I definitely thought the food was spicy enough for me. My first visit left me nearly scarred, but I did get to try a greater variety of foods on this occasion.
That's funny. That place is definitely spicey.
Hm. I went recently and could barely feel the inside of my mouth from the numbness after an order of water boiled beef. I guess it just depends (or I have a sensitive mouth).
Sku and others, it seems that sometimes they're very spicy and other times not -- and what you say or don't say doesn't seem to make that much difference! Oh well, you takes your chances.
add this to your mandarin restaurant guide :)
da la - for extra hotness (literal translation: big hot)
xiao la - for less hotness (literal translation: little hot)
Have eaten at this one on several occasions, yet preferred Oriental Pearl when it was here.
However, the Chung King in Rosemead on Garvey serves pig intestines(hello Josh) with all the chiles your mouth could handle. Gave new meaning to heat. Nephew's wife is Taiwanese, so she ordered that dish, knew what she was setting me up for, yet I trooped on, enjoyed it quite a bit, yet would not order it often, as it was too salty, even after asking for no MSG. I think it is the better location of Chung King for heat, if that becomes a criterion in the future.

SUPPLIED MATERIAL
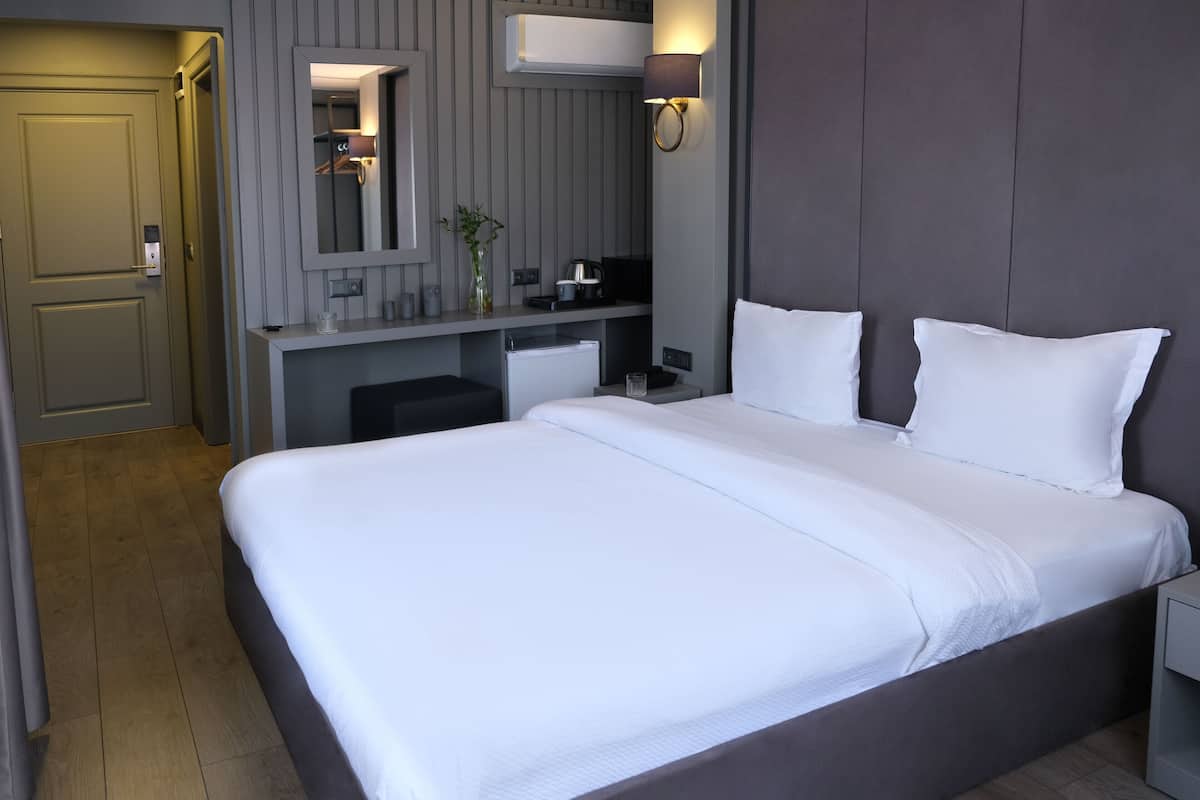 Doppia Deluxe | Minibar, una cassaforte in camera, una scrivania, postazione laptop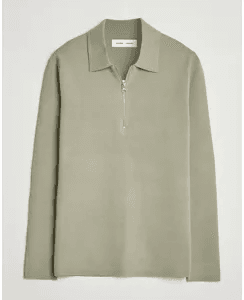 Samsøe Samsøe Guna Half Zip Seagrass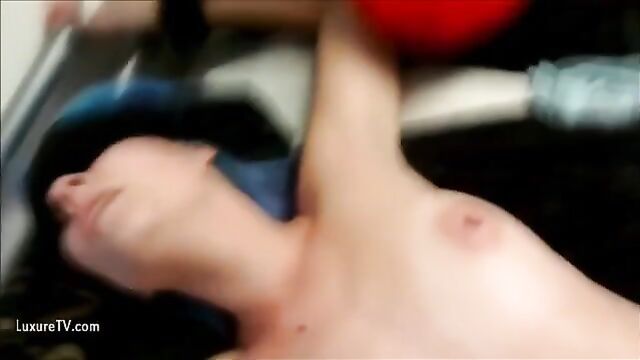 Petite daughter bites off more than she can chew family incest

EXERCISE DESCRIPTION
Continue the discussion of spicy restaurant food, beginning after its last comment about the Chung King location in Rosemead.

YOUR RESPONSE
My bad, the Chung King is in Monterey Park on Garfield. I like China Islamic even better than Chung King, and it is on Garvey in Rosemead, just east of Monterey Park. Went to both within two weeks, confucious set in!!!
Interesting you mention the fried chicken cubes being fairly tame - the time my girlfriend and I ate there they were the second spiciest food we had eaten in all of L.A. (only topped by a couple of the Southern Thai jungle curry specials at Jitlada when Jazz is actually doing the cooking) - however, they were still delicious. Perhaps there are two versions of the dish, since I know it is listed in two places with the same English name but two different numbers? The beef in small pot was only slightly less spicy, but one of the more fascinating and pleasantly funky Chinese dishes I've ever eaten!